### Exercise objective
Output nothing but the lines from the line with "Within the photo shown" through the end of the listing below, both ends included.

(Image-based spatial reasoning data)
-- Begin --

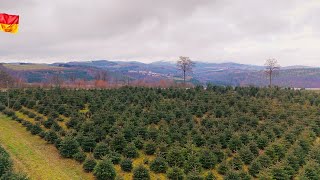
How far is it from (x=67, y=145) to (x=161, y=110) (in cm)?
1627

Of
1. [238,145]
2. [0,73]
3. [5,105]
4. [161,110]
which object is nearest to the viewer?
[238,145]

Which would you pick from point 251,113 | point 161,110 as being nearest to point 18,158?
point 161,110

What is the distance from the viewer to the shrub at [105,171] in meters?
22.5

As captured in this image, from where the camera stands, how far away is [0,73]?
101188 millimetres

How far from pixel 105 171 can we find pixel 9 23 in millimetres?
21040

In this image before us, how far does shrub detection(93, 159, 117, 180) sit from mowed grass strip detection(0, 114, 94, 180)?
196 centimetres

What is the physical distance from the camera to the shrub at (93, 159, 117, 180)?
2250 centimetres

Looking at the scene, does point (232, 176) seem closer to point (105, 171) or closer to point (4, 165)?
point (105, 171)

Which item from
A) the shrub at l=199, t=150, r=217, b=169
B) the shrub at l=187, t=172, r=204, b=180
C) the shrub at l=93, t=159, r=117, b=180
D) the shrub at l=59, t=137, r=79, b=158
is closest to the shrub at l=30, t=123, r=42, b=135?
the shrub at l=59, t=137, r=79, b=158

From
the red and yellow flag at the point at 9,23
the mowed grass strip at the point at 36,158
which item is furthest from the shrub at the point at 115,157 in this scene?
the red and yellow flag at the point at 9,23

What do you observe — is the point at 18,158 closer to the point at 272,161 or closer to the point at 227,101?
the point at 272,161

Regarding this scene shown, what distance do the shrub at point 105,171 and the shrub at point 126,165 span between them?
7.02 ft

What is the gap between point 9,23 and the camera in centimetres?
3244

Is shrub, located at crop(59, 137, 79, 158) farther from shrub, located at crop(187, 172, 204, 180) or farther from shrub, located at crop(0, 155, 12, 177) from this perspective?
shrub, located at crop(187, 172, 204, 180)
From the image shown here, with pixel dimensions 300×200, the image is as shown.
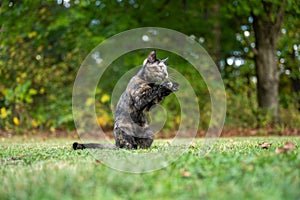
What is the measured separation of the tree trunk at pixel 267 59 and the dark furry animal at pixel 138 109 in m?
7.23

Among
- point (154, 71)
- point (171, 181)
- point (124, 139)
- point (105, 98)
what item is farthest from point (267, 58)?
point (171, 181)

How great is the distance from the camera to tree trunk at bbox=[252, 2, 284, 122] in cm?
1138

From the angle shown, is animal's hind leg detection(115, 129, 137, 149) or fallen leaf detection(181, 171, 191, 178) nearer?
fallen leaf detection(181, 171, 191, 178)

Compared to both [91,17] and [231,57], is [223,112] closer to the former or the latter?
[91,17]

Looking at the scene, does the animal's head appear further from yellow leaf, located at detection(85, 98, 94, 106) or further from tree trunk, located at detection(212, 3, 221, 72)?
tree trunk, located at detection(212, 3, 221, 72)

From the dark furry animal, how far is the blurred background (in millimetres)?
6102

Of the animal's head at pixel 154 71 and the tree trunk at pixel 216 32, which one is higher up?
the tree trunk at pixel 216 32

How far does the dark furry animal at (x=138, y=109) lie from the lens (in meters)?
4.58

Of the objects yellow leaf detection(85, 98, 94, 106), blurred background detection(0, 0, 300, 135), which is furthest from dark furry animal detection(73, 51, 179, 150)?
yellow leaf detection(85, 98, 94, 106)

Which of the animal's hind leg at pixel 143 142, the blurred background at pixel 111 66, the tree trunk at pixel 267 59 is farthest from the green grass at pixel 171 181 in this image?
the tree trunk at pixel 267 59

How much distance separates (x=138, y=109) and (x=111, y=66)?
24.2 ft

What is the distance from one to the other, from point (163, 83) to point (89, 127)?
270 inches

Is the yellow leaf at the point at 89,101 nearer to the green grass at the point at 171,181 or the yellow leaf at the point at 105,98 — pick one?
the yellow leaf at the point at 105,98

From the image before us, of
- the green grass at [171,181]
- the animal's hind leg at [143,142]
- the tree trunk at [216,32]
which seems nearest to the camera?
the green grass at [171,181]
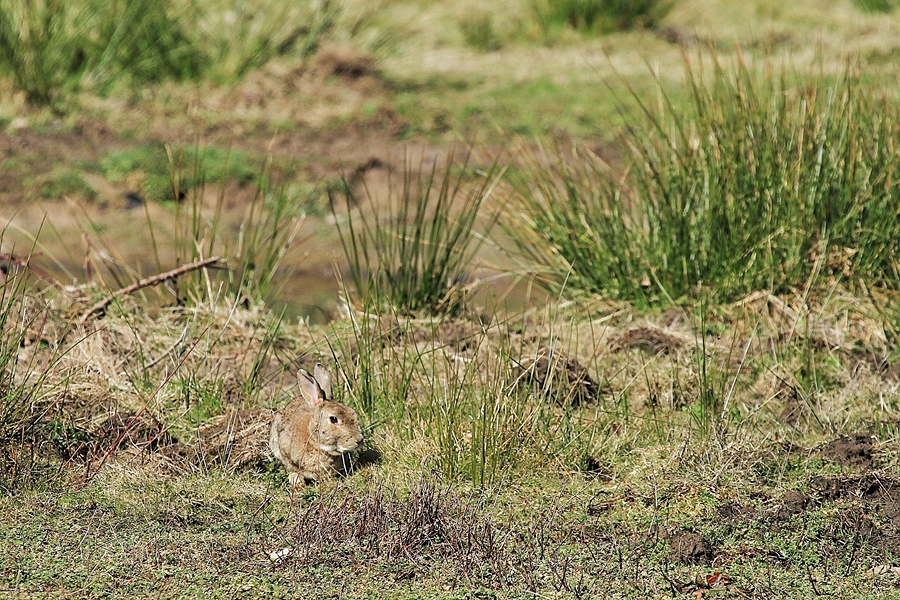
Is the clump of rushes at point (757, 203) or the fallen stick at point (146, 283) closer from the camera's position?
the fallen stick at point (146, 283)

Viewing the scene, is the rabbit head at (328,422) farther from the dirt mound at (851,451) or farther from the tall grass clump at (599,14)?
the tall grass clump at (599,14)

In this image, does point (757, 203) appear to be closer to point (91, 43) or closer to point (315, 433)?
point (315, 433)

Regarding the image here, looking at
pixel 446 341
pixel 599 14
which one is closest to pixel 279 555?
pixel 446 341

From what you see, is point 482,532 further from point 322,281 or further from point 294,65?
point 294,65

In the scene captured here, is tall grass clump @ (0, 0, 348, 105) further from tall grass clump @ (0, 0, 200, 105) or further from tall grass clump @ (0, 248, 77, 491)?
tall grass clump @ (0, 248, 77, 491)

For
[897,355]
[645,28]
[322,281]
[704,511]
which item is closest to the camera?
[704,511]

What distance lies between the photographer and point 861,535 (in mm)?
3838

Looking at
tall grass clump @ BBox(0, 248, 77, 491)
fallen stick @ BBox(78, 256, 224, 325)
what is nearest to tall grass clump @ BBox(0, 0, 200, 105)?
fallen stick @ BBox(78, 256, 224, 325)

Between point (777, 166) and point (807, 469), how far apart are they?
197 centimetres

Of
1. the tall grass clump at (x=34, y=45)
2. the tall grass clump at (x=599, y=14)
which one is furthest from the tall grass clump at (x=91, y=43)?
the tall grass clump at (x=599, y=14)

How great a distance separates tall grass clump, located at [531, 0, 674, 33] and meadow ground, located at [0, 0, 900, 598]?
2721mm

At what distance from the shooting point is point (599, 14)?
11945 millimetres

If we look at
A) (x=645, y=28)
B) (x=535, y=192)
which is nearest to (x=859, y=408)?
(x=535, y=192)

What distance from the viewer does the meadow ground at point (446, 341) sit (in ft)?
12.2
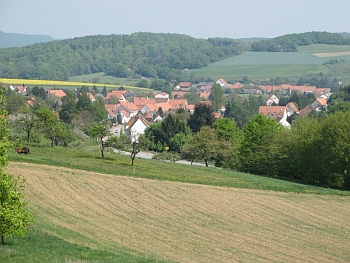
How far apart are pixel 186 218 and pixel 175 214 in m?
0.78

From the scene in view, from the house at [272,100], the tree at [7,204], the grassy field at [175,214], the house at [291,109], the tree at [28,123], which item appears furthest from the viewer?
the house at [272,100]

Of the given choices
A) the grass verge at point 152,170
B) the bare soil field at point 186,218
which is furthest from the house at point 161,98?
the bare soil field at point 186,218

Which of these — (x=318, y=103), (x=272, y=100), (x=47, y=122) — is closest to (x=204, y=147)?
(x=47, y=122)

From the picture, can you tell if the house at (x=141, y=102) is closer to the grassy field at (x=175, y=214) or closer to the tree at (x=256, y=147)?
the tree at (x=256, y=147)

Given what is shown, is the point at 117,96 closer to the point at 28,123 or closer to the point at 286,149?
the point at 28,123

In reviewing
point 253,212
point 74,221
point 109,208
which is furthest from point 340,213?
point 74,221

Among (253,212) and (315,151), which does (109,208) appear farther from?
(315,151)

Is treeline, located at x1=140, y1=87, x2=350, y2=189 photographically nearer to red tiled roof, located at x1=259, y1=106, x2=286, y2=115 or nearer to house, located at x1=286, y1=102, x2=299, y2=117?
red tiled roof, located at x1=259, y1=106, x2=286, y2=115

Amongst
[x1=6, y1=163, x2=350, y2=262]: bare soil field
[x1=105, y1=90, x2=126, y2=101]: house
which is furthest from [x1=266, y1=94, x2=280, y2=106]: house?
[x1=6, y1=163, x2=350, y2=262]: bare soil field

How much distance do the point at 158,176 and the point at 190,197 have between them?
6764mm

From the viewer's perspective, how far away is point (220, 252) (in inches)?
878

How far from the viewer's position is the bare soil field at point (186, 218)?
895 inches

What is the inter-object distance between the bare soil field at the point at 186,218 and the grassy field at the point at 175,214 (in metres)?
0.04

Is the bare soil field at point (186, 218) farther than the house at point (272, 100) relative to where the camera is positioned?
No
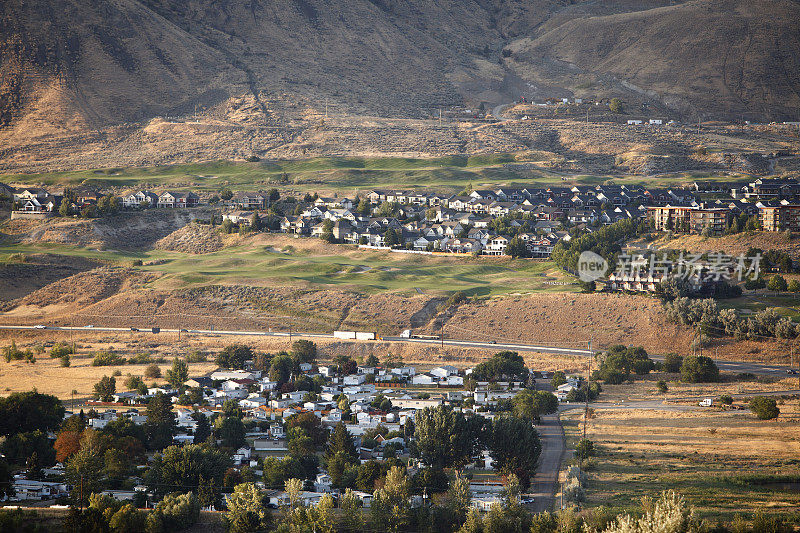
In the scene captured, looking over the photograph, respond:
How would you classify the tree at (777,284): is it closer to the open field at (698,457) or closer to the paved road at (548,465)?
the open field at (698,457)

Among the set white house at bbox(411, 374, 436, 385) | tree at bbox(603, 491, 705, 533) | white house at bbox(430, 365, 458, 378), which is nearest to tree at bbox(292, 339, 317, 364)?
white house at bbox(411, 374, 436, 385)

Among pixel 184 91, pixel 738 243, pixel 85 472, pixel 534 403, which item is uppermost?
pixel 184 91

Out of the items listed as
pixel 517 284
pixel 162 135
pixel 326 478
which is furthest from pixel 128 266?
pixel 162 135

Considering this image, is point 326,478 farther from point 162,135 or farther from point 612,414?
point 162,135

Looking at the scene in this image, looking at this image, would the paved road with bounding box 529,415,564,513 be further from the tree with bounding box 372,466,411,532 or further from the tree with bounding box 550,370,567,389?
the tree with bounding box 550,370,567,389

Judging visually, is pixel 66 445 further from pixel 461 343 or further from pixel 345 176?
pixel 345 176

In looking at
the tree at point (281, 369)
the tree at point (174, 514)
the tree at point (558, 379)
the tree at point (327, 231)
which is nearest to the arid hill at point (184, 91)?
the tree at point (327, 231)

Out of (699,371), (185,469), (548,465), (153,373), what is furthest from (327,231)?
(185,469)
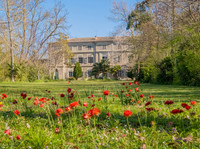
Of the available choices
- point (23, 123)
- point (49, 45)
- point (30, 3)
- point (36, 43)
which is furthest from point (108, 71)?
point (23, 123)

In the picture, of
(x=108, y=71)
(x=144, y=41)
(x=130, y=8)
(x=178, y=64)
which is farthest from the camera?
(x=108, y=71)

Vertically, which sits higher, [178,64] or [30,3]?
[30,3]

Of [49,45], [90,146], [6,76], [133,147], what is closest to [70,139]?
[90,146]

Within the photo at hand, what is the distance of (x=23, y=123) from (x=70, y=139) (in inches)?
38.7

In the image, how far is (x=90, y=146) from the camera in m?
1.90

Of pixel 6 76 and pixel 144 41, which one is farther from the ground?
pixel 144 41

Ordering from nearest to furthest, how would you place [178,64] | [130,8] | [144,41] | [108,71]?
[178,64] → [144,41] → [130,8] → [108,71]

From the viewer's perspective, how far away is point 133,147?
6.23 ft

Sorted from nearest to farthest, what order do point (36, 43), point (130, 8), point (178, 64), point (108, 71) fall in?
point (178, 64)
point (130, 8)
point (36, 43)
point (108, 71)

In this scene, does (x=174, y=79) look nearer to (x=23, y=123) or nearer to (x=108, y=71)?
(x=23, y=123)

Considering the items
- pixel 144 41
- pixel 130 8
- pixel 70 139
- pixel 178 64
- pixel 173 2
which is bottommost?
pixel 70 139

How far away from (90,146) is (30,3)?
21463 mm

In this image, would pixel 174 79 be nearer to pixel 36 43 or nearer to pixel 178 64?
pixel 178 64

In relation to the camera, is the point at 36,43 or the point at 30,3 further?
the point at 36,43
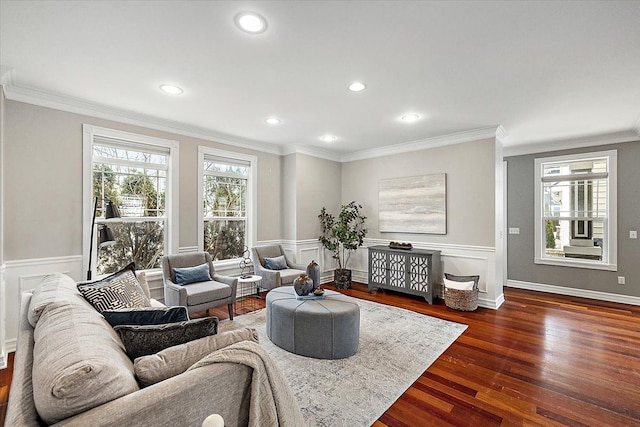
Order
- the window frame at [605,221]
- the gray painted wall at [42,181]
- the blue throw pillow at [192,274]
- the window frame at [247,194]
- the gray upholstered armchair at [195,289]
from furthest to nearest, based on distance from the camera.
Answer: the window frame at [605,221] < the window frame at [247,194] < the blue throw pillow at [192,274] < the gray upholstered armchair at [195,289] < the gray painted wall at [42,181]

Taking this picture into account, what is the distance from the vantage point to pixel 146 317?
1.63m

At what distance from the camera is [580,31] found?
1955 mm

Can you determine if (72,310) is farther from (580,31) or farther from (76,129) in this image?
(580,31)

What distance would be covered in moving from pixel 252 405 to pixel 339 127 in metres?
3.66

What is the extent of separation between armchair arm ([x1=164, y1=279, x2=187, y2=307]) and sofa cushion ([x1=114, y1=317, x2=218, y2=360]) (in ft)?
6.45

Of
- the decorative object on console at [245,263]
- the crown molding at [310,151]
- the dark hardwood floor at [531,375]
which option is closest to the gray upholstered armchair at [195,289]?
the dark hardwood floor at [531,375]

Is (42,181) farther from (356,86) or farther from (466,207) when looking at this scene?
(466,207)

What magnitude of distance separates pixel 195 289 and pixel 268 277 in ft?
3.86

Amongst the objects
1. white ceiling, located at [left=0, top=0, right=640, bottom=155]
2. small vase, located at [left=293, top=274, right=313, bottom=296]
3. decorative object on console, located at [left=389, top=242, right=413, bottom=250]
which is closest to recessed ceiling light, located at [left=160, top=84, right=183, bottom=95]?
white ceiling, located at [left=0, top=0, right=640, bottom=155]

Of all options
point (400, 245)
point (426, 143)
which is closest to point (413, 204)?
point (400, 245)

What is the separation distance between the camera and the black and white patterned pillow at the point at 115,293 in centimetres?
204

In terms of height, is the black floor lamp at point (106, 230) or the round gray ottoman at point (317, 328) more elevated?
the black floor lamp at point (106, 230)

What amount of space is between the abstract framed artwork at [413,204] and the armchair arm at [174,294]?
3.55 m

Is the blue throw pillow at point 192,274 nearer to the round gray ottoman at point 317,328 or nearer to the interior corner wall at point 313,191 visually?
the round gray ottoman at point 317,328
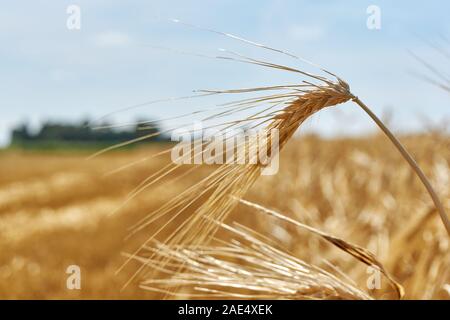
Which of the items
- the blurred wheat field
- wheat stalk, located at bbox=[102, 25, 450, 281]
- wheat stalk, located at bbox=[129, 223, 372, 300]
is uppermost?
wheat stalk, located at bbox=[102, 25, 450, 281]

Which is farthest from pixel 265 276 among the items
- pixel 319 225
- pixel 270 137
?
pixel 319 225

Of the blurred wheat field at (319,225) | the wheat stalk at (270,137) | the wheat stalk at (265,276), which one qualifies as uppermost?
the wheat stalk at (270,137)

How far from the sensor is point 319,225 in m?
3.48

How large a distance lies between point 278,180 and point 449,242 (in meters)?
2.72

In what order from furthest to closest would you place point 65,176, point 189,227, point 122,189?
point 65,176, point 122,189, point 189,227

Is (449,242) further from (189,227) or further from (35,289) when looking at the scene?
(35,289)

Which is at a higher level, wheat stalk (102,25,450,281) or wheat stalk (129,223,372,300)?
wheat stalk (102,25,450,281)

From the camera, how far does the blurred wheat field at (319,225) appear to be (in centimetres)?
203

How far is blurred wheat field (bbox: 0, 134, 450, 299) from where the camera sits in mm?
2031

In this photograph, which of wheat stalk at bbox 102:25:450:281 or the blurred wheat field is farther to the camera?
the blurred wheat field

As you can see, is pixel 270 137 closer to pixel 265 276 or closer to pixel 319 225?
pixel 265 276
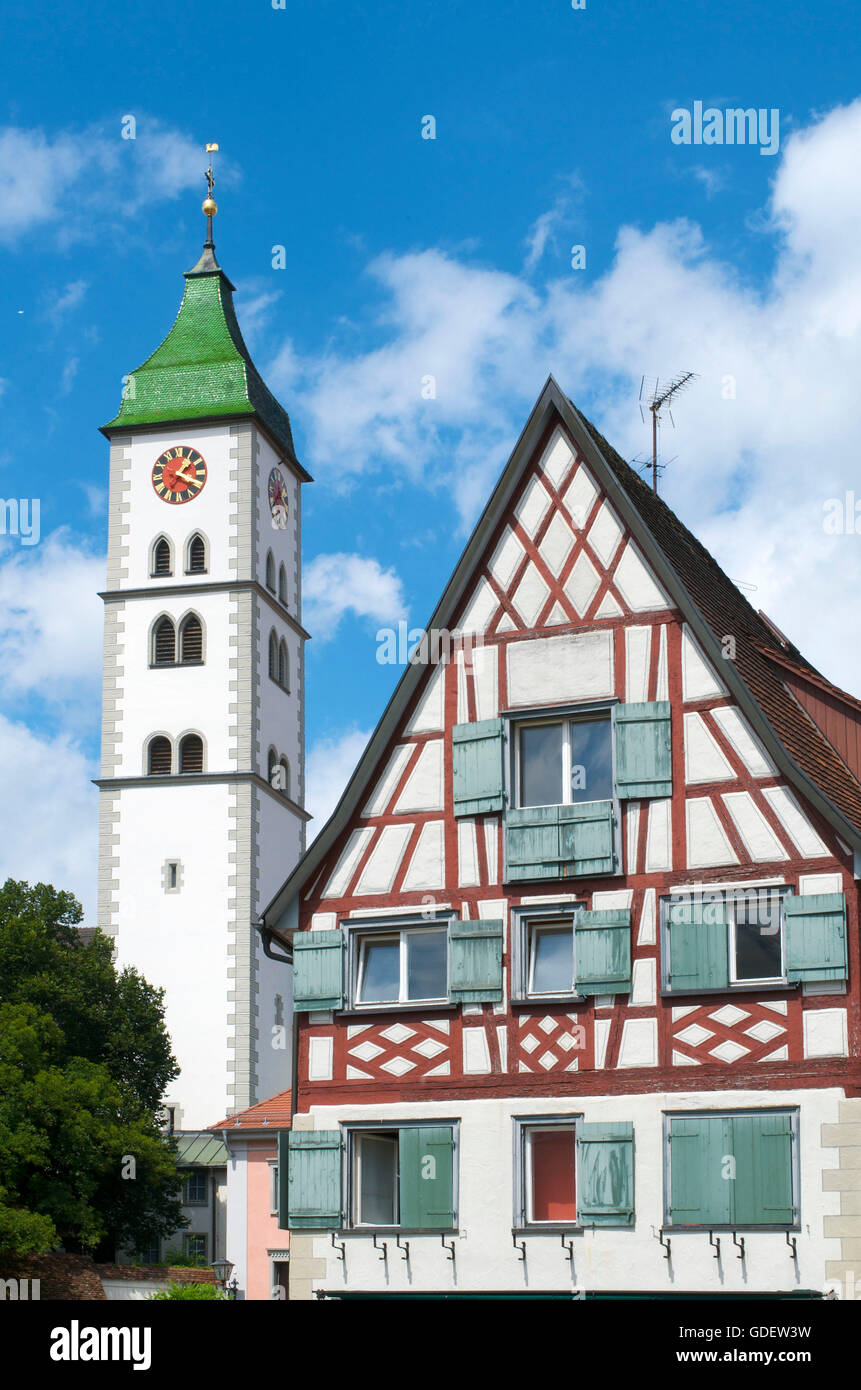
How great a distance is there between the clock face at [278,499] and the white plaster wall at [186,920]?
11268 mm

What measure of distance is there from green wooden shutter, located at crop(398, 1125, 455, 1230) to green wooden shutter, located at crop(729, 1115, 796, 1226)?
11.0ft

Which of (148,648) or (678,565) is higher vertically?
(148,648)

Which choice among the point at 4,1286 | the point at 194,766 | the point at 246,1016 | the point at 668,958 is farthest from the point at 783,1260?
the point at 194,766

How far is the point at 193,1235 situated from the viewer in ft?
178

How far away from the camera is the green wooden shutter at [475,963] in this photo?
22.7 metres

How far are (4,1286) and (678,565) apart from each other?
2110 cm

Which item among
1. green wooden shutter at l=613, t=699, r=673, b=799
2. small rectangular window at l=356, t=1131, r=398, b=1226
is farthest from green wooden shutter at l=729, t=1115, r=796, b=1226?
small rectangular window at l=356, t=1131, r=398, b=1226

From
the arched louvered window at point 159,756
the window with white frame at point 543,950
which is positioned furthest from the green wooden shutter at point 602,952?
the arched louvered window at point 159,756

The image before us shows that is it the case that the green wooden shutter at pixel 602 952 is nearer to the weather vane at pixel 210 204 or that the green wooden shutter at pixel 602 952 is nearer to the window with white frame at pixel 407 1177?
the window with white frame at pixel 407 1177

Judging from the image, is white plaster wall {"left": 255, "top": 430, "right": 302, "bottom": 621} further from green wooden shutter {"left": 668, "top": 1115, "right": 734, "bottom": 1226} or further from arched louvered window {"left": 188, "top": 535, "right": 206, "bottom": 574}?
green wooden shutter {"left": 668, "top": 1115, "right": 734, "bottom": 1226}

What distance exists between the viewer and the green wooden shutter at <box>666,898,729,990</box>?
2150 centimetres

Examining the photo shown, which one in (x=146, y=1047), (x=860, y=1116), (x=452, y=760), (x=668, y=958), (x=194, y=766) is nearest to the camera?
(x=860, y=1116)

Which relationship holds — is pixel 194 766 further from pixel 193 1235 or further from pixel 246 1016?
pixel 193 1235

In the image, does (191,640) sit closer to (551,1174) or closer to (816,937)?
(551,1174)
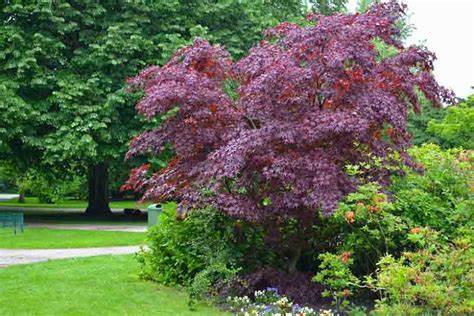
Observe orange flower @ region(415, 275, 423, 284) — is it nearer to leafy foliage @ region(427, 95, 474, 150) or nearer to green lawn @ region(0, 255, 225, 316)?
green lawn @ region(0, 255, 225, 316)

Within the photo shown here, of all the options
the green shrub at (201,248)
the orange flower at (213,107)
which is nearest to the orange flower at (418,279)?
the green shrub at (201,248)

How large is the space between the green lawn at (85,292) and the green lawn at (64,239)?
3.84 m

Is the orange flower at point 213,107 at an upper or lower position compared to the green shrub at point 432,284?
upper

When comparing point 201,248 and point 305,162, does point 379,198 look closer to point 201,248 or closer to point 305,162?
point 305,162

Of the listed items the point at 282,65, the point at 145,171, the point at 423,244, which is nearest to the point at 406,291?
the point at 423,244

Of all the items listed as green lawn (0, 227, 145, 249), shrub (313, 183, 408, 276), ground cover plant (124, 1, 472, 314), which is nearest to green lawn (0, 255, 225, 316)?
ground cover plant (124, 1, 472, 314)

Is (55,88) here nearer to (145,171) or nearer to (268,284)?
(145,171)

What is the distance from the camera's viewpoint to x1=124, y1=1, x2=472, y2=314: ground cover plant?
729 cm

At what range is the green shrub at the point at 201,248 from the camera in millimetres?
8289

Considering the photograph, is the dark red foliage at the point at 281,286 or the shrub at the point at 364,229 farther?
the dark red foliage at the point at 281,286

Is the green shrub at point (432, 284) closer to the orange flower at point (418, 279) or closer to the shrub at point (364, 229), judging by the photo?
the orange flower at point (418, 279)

-- End --

### Task answer
Within the photo shown here, of all the options
the green shrub at (201,248)
the orange flower at (213,107)
which is nearest to the orange flower at (418,279)?
the green shrub at (201,248)

How large is the space between the green lawn at (85,292) and the green lawn at (64,239)?
3.84 m

Is the orange flower at point 213,107 at an upper or lower position compared to the green shrub at point 432,284?
upper

When comparing point 201,248 and point 305,162, does point 379,198 look closer to point 201,248 or closer to point 305,162?
point 305,162

Of the listed items the point at 282,65, the point at 145,171, the point at 423,244, which is nearest to the point at 406,291?
the point at 423,244

Of all the items listed as green lawn (0, 227, 145, 249), shrub (313, 183, 408, 276), ground cover plant (124, 1, 472, 314), which is nearest to green lawn (0, 255, 225, 316)?
ground cover plant (124, 1, 472, 314)

Is (55,88) here nearer to (145,171) or nearer to (268,284)?
(145,171)

What is the distance from the camera's viewpoint to x1=124, y1=1, x2=472, y2=314: ground cover plant?
729 cm

At what range is the green shrub at the point at 201,248 from the camera in millimetres?
8289

Considering the photograph, is the dark red foliage at the point at 281,286 or the shrub at the point at 364,229 farther?
the dark red foliage at the point at 281,286

Is the green shrub at point (432, 284) closer to the orange flower at point (418, 279) or closer to the shrub at point (364, 229), judging by the photo?
the orange flower at point (418, 279)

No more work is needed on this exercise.